İslami önderlik ve motifler kafa karışıklığı yaratmaya elverişli olduğu için, Asya'nın ve Ortadoğu'nun savaş karşıtı hareketlerine de bu nokta üzerinden kısaca değinelim. Mevcut önderlik ve motifler bu hareketler için temel önemde bir zaafı ifade etmekle birlikte, gerçekte sözkonusu olan, emperyalist baskı ve sömürüye karşı büyük bir kitlesel öfkenin dışa vurumundan başka bir şey değildir. İslami önderliğin bu öfke ve tepkiyi kendi çarpık kalıplarına ve amaçlarına göre yönlendirmeye çalışması, bu büyük öfkenin haklılığı kadar derin sosyal ve siyasal içeriğini de hiçbir biçimde karartamaz. Uzun yılları bulacak bir büyük çatışmalar dönemine girdiğimize göre, zaman içerisinde bu sosyal-siyasal öfkenin hangi yeni biçimler alacağını, hangi yeni kanalları zorlayacağını da bugünden bilemeyiz. Fakat iyimser olmak için nedenlerimiz yeterince var.
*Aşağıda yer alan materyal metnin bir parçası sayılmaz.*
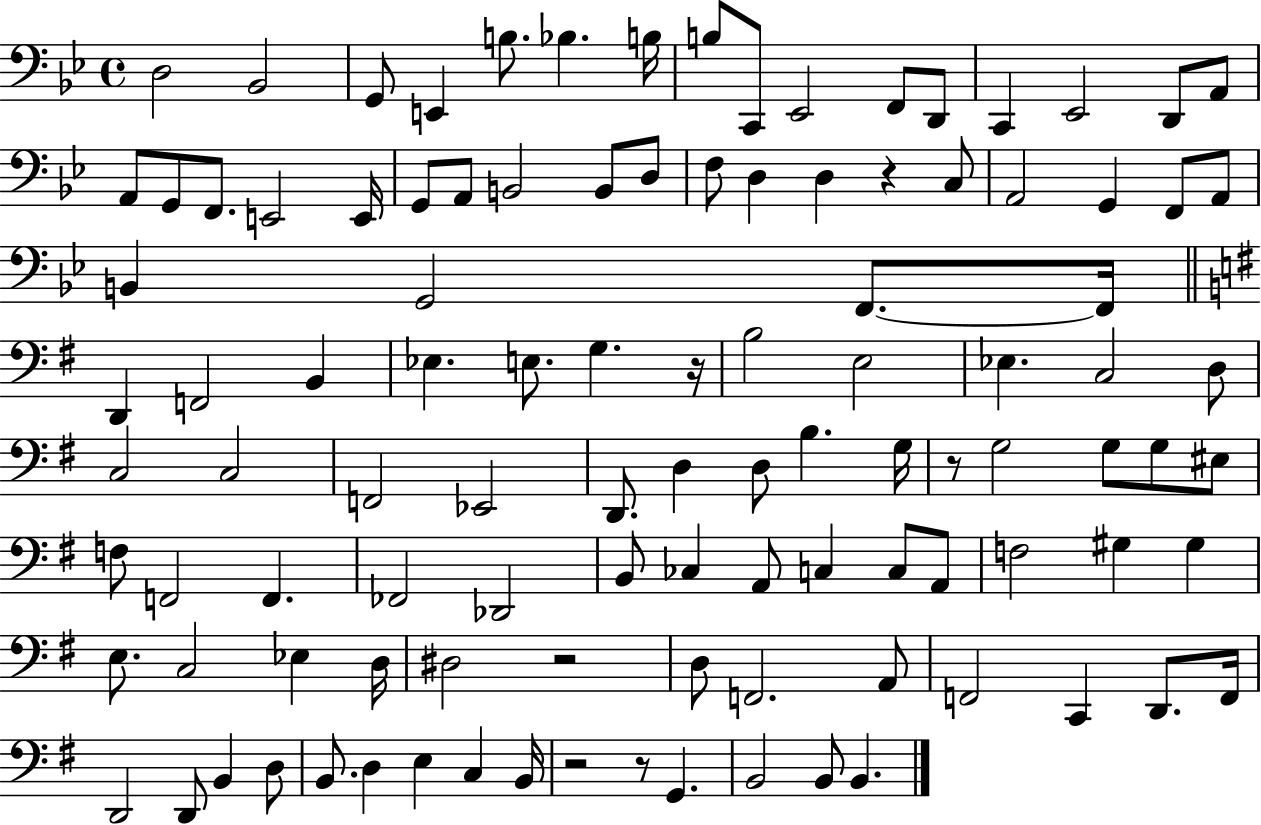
D3/h Bb2/h G2/e E2/q B3/e. Bb3/q. B3/s B3/e C2/e Eb2/h F2/e D2/e C2/q Eb2/h D2/e A2/e A2/e G2/e F2/e. E2/h E2/s G2/e A2/e B2/h B2/e D3/e F3/e D3/q D3/q R/q C3/e A2/h G2/q F2/e A2/e B2/q G2/h F2/e. F2/s D2/q F2/h B2/q Eb3/q. E3/e. G3/q. R/s B3/h E3/h Eb3/q. C3/h D3/e C3/h C3/h F2/h Eb2/h D2/e. D3/q D3/e B3/q. G3/s R/e G3/h G3/e G3/e EIS3/e F3/e F2/h F2/q. FES2/h Db2/h B2/e CES3/q A2/e C3/q C3/e A2/e F3/h G#3/q G#3/q E3/e. C3/h Eb3/q D3/s D#3/h R/h D3/e F2/h. A2/e F2/h C2/q D2/e. F2/s D2/h D2/e B2/q D3/e B2/e. D3/q E3/q C3/q B2/s R/h R/e G2/q. B2/h B2/e B2/q.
Herşey bir yana, arkamızda canlı bir 20. yüzyıl tarihi var. Son 20 yılı dışında neredeyse bütün bir 20. yüzyıl, Asya'da gelişen ve batıdaki devrimci sınıf hareketleriyle etkileşen büyük devrimci ulusal ve sosyal kurtuluş mücadelelerine sahne oldu. İnsanlığın tepesine bir kabus gibi çöken emperyalist dünya sistemi karşısında, gerici islami akımların sürükledikleri kitlelere sunabilecekleri hiçbir gerçek alternatif ve çözüm programı yoktur. Doğunun mazlum müslüman halkları kapitalist emperyalizmin ezici ve yıkıcı köleliğinden gerçekten kurtulma duygusu taşıdıkları sürece, bu olanağı kendilerine bir yanılsama olarak değil bir gerçek tarihi-toplumsal alternatif olarak sunma yeteneğine sahip devrimci önderliklere zamanla kaçınılmaz bir biçimde yöneleceklerdir.
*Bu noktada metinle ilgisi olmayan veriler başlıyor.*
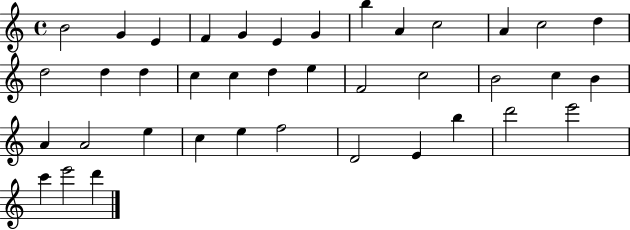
X:1
T:Untitled
M:4/4
L:1/4
K:C
B2 G E F G E G b A c2 A c2 d d2 d d c c d e F2 c2 B2 c B A A2 e c e f2 D2 E b d'2 e'2 c' e'2 d'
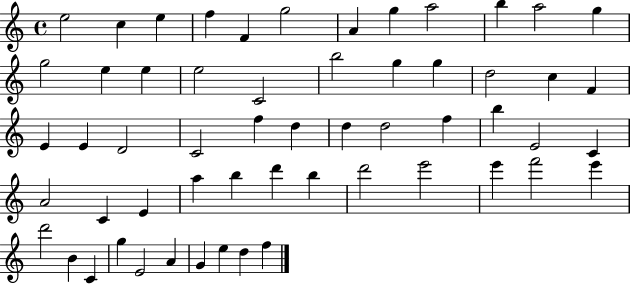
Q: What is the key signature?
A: C major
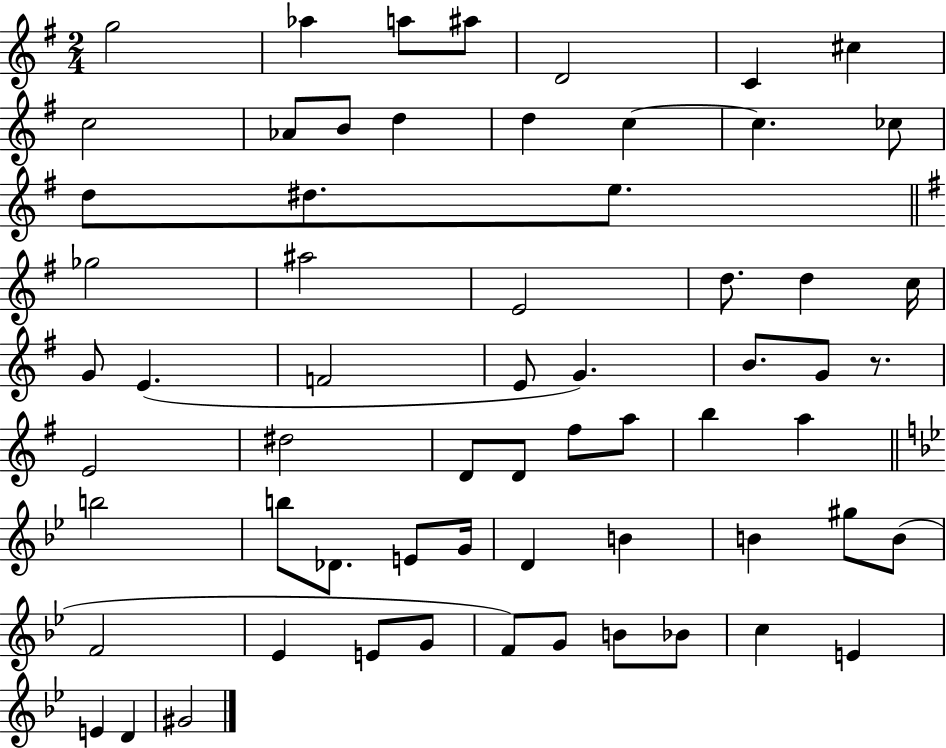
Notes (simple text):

G5/h Ab5/q A5/e A#5/e D4/h C4/q C#5/q C5/h Ab4/e B4/e D5/q D5/q C5/q C5/q. CES5/e D5/e D#5/e. E5/e. Gb5/h A#5/h E4/h D5/e. D5/q C5/s G4/e E4/q. F4/h E4/e G4/q. B4/e. G4/e R/e. E4/h D#5/h D4/e D4/e F#5/e A5/e B5/q A5/q B5/h B5/e Db4/e. E4/e G4/s D4/q B4/q B4/q G#5/e B4/e F4/h Eb4/q E4/e G4/e F4/e G4/e B4/e Bb4/e C5/q E4/q E4/q D4/q G#4/h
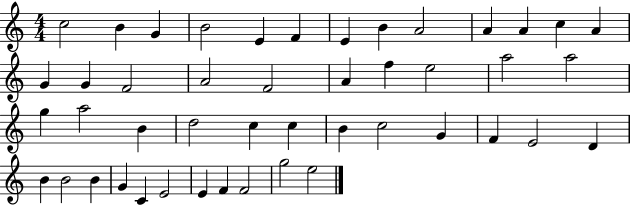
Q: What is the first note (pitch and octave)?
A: C5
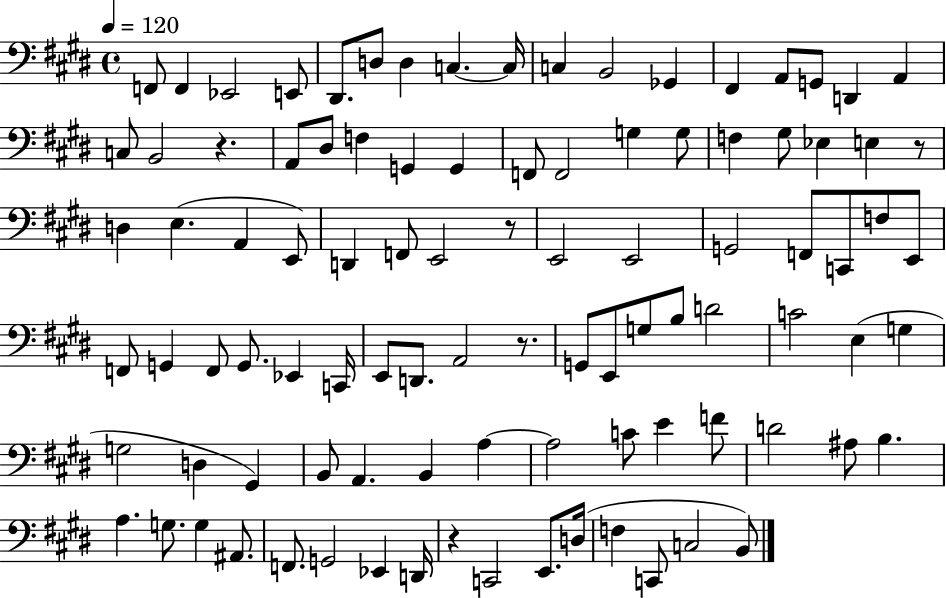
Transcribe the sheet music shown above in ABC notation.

Büyük savaş karşıtı potansiyeli
eyleme dönüştürelim

Türkiye'de savaş karşıtı hareket halihazırda son derece cılızdır. Fakat bu yanıltıcı olmamalıdır. Halk kitleleri arasında, özellikle de işçi sınıfı ve gençlik saflarında, büyük bir savaş karşıtı potansiyel vardır. Bu potansiyelin bugün için kendini güçlü bir savaş karşıtı kitle hareketi olarak ortaya koyamamasının gerisinde, sol akımların güçsüzlüğü ve beceriksizliğinin yanısıra, azgın baskı ve terör rejiminin kitlelerde yaratmış bulunduğu çekingenlik vardır.
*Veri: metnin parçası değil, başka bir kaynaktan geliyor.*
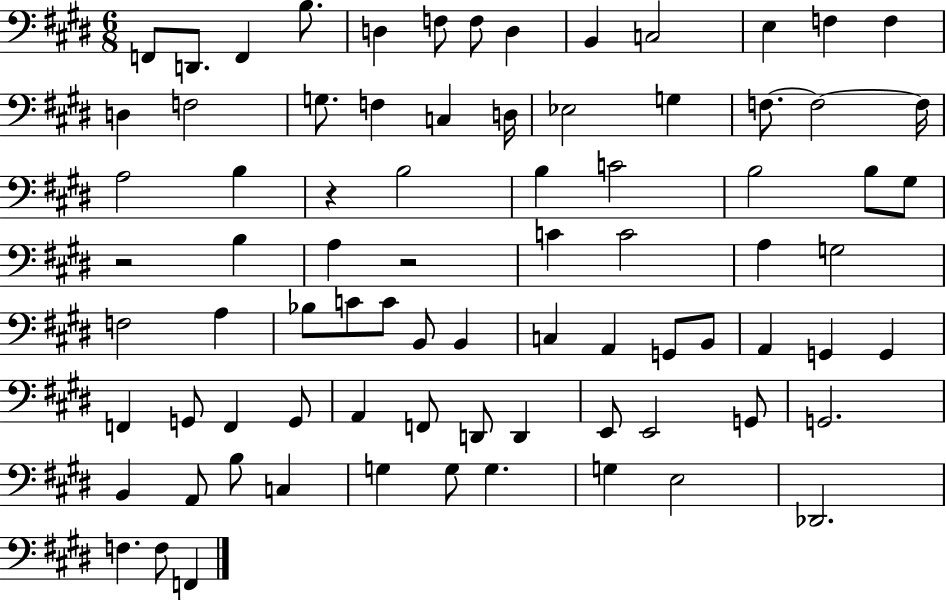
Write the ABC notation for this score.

X:1
T:Untitled
M:6/8
L:1/4
K:E
F,,/2 D,,/2 F,, B,/2 D, F,/2 F,/2 D, B,, C,2 E, F, F, D, F,2 G,/2 F, C, D,/4 _E,2 G, F,/2 F,2 F,/4 A,2 B, z B,2 B, C2 B,2 B,/2 ^G,/2 z2 B, A, z2 C C2 A, G,2 F,2 A, _B,/2 C/2 C/2 B,,/2 B,, C, A,, G,,/2 B,,/2 A,, G,, G,, F,, G,,/2 F,, G,,/2 A,, F,,/2 D,,/2 D,, E,,/2 E,,2 G,,/2 G,,2 B,, A,,/2 B,/2 C, G, G,/2 G, G, E,2 _D,,2 F, F,/2 F,,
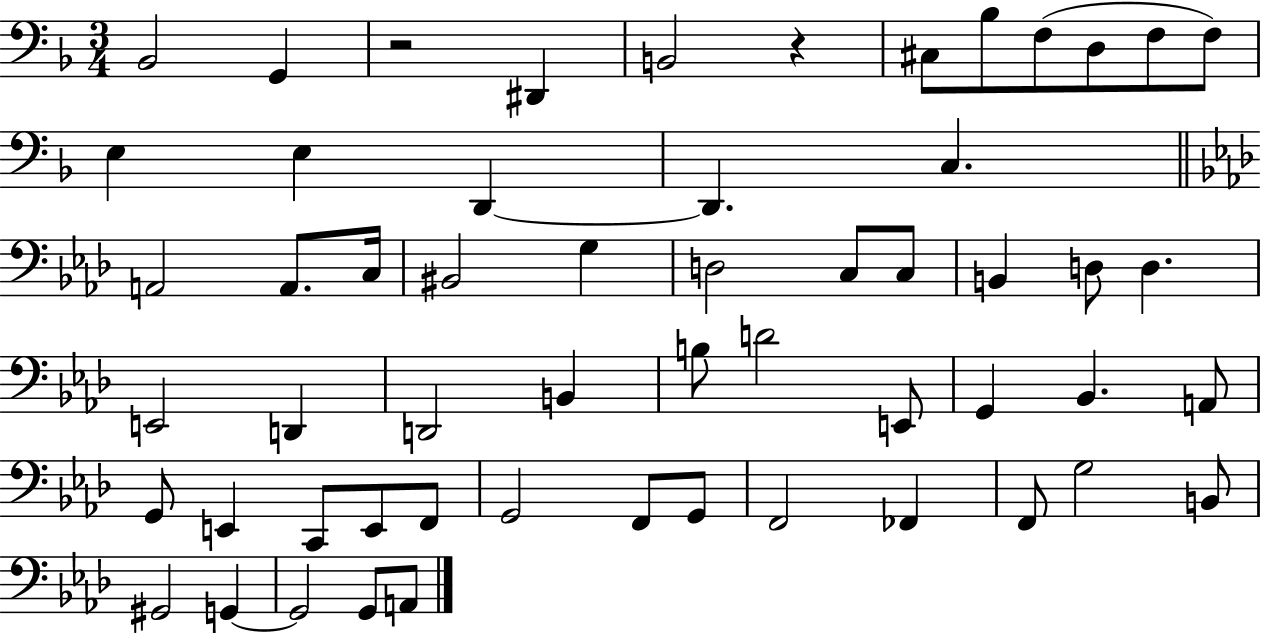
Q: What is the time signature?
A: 3/4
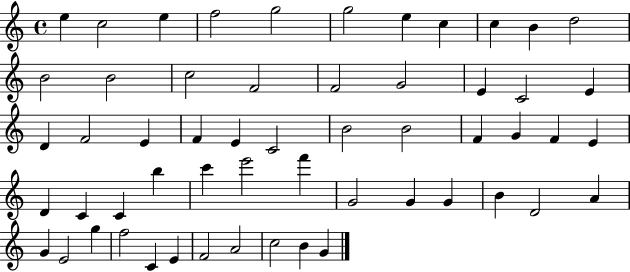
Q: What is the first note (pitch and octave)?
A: E5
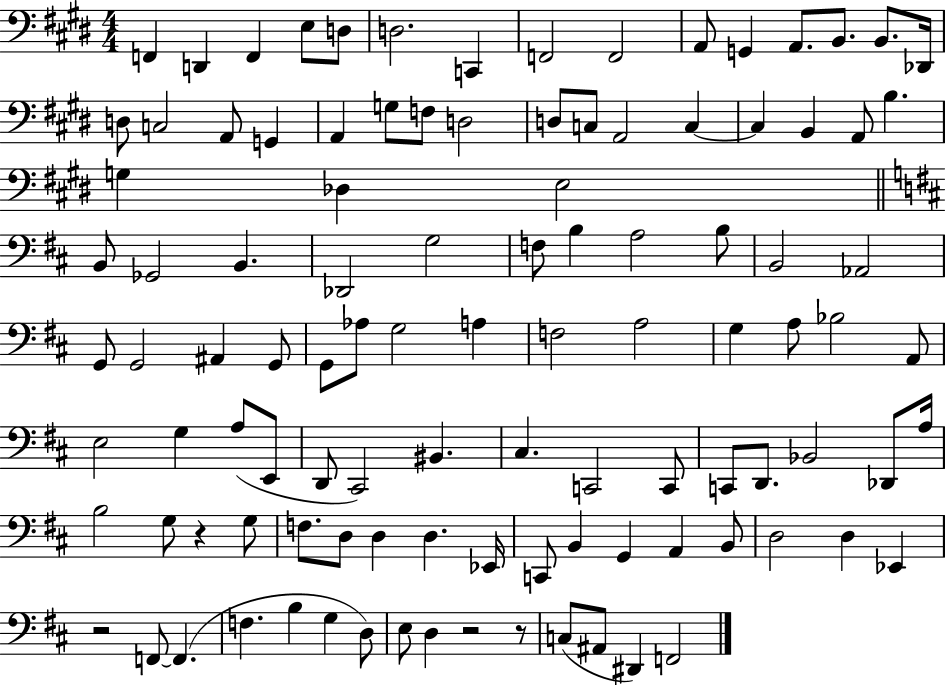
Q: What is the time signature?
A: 4/4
Yine de işçi hareketinden ve gençlikten ilk seslerin ve eylemli tepkilerin yükselmiş olması oldukça önemlidir. Günün görevi her türlü olanağı kullanarak ve her türlü fırsatı değerlendirerek, bu hareketi geliştirmek, yaymak ve emperyalist savaş karşıtı örgütlenmelerde kurumlaştırmaktır. Amerikan emperyalizminin Afganistan'a karşı başlattığı saldırı savaşı, hep vurgulanageldiği gibi, yalnızca bir başlangıçtır. Önümüzde bölgemizi kapsayan savaşlarla geçecek uzun aylar ve belki de yıllar var. Emperyalist savaşa karşı soluklu bir kitle hareketini geliştirmek görevine bu perspektifle bakabilmeliyiz. Özellikle işçi sınıfı ve gençlik bu tepkilerin öncelikle ve nispeten kolaylıkla geliştirilebileceği iki temel alandır. Bu nedenle dikkatleri bu iki kesim üzerinde yoğunlaştırmalı, yanısıra yarı-proleter kitlelerin yoğunlaştığı emekçi mahallelerine gereken ilgiyi göstermeliyiz.

Doğal olarak sınıf hareketi belirleyici alandır. Soluklu bir savaş karşıtı eylemi ancak sınıf hareketi taşıyabilir, bunu hiç bir biçimde unutmamalıyız.